Two vectors are classified as completely equal ($\vec{u} = \vec{v}$) if and only if they possess identical magnitudes and identical directions. A vector is not bound to a fixed spatial coordinate; it remains mathematically identical regardless of parallel translation.

In a standard parallelogram $ABCD$, the parallel boundary lines establish vector equivalencies: $\vec{AB} = \vec{DC}$, $\vec{AD} = \vec{BC}$, $\vec{BA} = \vec{CD}$, and $\vec{DA} = \vec{CB}$.

2. Geometric Vector Operations

Addition ($\vec{u} + \vec{v}$): Executed physically by placing vectors "head-to-tail". Moving from point $A$ to $B$, and sequentially from $B$ to $C$, produces the resultant vector traversing directly from $A$ to $C$. Thus, $\vec{AB} + \vec{BC} = \vec{AC}$.
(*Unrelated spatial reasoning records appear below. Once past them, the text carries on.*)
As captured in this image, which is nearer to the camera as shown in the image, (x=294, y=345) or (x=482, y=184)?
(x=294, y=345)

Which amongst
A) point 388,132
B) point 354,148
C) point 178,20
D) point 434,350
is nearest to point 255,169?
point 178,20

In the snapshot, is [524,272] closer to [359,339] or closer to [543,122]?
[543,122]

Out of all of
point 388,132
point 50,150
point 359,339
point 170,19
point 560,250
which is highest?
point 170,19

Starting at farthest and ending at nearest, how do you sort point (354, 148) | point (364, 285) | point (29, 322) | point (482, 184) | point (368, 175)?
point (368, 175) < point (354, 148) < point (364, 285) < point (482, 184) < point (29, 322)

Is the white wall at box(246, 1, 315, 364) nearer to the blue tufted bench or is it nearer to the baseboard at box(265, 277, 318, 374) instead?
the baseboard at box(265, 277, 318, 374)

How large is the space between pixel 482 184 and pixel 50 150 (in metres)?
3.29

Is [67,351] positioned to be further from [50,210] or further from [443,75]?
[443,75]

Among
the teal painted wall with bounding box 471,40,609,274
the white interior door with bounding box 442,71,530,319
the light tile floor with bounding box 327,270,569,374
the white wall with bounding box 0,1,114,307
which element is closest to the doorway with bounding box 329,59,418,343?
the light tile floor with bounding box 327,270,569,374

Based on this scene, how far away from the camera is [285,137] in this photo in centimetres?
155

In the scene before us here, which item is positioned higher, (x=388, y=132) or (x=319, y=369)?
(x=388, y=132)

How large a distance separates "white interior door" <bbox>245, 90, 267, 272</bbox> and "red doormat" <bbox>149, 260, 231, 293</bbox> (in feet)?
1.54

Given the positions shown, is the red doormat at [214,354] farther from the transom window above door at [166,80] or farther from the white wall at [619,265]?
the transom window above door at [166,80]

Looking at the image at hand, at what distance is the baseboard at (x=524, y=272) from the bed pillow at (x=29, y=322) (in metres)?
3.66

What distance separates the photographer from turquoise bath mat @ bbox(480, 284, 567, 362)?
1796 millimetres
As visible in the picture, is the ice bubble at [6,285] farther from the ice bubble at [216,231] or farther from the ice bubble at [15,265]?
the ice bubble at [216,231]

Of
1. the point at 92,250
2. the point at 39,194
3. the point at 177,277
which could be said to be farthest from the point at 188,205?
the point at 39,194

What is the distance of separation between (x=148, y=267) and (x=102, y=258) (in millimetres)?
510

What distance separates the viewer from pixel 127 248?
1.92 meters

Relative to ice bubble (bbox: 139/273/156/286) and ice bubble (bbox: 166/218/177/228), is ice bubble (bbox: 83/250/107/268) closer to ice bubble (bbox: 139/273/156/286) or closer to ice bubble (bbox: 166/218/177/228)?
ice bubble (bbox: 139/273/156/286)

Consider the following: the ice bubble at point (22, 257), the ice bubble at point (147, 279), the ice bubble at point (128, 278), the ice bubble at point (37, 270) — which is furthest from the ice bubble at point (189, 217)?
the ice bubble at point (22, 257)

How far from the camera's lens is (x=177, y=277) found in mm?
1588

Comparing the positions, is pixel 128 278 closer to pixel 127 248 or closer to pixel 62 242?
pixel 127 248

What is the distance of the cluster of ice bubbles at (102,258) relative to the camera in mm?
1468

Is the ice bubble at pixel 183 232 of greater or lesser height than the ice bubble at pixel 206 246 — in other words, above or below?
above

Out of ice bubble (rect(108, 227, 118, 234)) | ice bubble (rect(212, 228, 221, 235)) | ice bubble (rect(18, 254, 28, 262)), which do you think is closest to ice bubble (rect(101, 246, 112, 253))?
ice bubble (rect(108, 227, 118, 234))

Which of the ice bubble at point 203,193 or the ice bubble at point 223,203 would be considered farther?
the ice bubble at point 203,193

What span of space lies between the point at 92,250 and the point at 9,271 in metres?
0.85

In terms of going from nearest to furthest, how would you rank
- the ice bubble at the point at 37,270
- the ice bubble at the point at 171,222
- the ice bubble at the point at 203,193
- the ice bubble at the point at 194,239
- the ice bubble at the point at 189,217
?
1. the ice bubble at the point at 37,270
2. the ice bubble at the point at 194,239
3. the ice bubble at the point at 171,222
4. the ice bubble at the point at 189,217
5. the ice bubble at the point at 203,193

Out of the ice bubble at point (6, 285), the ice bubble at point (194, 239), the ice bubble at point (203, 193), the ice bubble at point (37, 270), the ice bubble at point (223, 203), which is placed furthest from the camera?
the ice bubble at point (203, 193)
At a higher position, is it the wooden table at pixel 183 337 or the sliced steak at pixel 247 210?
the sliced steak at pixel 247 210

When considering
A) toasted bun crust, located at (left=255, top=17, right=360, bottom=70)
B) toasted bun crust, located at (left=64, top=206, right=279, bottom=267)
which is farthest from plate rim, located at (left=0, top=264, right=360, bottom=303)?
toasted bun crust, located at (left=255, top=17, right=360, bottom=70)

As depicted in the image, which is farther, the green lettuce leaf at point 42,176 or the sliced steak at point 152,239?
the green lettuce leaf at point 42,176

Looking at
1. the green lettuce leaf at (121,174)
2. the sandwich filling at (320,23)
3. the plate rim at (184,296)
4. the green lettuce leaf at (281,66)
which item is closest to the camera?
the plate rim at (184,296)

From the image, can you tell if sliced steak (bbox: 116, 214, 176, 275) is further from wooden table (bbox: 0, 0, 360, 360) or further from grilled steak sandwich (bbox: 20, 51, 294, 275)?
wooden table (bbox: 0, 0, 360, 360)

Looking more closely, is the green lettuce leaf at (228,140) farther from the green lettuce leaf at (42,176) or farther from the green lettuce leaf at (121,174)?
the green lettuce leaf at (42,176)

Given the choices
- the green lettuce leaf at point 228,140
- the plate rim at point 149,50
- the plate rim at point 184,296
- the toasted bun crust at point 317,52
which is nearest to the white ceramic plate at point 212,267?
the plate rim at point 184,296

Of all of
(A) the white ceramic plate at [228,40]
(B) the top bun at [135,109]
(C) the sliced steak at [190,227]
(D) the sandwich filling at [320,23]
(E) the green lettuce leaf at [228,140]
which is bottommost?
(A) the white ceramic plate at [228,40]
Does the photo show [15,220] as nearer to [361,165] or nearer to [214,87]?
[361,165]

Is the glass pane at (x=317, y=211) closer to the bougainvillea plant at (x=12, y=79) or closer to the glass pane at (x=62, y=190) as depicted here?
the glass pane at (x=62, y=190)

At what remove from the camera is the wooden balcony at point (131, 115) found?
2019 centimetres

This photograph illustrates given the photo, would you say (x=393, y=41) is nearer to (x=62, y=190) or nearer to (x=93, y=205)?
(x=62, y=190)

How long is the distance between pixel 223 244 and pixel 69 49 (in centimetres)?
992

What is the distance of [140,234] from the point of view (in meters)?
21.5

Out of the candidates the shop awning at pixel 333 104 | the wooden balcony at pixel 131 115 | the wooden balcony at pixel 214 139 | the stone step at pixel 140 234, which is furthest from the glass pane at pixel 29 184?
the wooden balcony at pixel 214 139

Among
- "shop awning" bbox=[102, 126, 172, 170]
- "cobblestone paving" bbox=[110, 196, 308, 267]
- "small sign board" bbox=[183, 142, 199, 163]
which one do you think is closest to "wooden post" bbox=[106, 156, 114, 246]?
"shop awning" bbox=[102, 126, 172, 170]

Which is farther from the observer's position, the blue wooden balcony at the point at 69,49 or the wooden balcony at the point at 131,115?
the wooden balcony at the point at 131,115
The Opposite Vector ($-\vec{u}$): Maintains the exact identical magnitude but reverses the directional orientation by $180^\circ$. Using endpoint notation: $\vec{AB} = -\vec{BA}$.
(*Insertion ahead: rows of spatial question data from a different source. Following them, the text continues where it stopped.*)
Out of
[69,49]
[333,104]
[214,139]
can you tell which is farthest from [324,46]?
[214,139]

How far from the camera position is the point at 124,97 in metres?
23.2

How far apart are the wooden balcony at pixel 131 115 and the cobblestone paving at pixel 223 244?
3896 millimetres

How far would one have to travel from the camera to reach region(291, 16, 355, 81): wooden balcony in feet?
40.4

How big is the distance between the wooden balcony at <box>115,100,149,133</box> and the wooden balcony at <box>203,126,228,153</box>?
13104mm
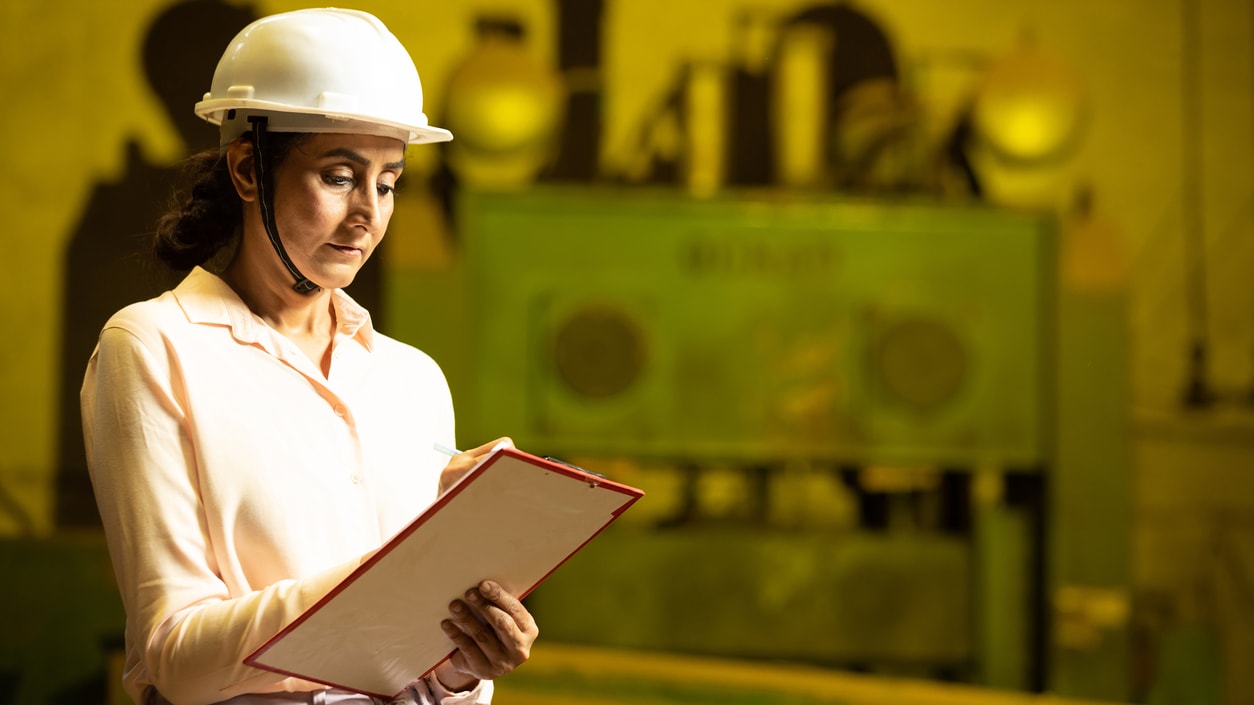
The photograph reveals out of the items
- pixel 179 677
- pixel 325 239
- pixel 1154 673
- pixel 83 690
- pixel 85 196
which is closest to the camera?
pixel 179 677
The Zero Vector ($\vec{0}$): An entity possessing exactly zero magnitude and lacking any defined direction. Arises when a vector cancels itself: $\vec{AB} - \vec{AB} = \vec{AA} = \vec{0}$.

Scalar Multiplication ($k\vec{u}$): For any positive scalar $k > 0$, the product $k\vec{u}$ generates a parallel vector scaling the magnitude by $k$. If $k < 0$, the magnitude scales by $|k|$ while the direction strictly reverses. Two vectors are defined as parallel ($\vec{u} \parallel \vec{v}$) if $\vec{u} = k\vec{v}$ for some scalar $k \in \mathbb{R}$.
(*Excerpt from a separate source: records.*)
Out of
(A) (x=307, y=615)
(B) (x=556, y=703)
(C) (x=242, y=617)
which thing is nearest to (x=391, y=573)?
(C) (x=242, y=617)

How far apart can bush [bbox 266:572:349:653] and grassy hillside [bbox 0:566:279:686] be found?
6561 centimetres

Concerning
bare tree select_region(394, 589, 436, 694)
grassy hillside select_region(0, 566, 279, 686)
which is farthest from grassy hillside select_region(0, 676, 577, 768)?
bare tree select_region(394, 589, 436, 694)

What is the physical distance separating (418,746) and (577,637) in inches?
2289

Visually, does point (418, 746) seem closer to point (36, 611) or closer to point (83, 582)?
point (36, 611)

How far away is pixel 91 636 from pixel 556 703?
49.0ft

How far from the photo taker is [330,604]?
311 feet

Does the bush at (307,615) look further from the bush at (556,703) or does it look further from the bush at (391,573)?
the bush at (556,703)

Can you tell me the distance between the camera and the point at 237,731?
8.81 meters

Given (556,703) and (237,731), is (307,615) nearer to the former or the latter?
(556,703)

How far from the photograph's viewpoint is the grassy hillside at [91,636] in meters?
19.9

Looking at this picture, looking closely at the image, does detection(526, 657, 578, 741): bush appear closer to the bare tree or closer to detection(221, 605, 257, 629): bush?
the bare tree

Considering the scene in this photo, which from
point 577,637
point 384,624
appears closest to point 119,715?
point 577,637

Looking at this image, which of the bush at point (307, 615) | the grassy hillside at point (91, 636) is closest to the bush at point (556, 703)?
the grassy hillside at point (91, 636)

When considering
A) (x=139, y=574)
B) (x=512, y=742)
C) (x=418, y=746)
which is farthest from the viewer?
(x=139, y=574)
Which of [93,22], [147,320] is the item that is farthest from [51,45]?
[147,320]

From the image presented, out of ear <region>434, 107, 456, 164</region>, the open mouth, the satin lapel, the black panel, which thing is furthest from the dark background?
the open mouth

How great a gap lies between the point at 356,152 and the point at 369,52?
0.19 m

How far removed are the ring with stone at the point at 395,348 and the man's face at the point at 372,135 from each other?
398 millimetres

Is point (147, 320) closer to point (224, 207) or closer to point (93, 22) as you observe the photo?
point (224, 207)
EXAMPLE 1 (Vector Pathways in a Cube)

Consider a standard cube $ABCDEFGH$. Base vectors are assigned to edges: $\vec{a} = \vec{AB}$, $\vec{b} = \vec{AD}$, and $\vec{c} = \vec{AF}$.

Parallel edges equate directly to these base vectors: $\vec{a} = \vec{DC} = \vec{FG} = \vec{EH}$.

To express the diagonal vector $\vec{FC}$ exclusively in terms of $\vec{a}, \vec{b}, \vec{c}$, a continuous path must be mapped from node $F$ to node $C$.

Path formulation: $\vec{FC} = \vec{FG} + \vec{GB} + \vec{BC}$.

Substituting the equivalent base vectors yields: $\vec{FC} = \vec{a} - \vec{c} + \vec{b}$.

EXAMPLE 2 (Cartesian Translation)

Any vector floating on a 2D Cartesian plane can undergo a parallel translation to originate precisely from the origin $O(0,0)$.

If a vector's head terminates at coordinate $A(a,b)$ after originating from $O$, it is strictly designated as the position vector of point $A$, denoted as $\vec{OA} = \binom{a}{b}$. For instance, a vector translating 3 units horizontally and 4 units vertically maps to position vector $\binom{3}{4}$.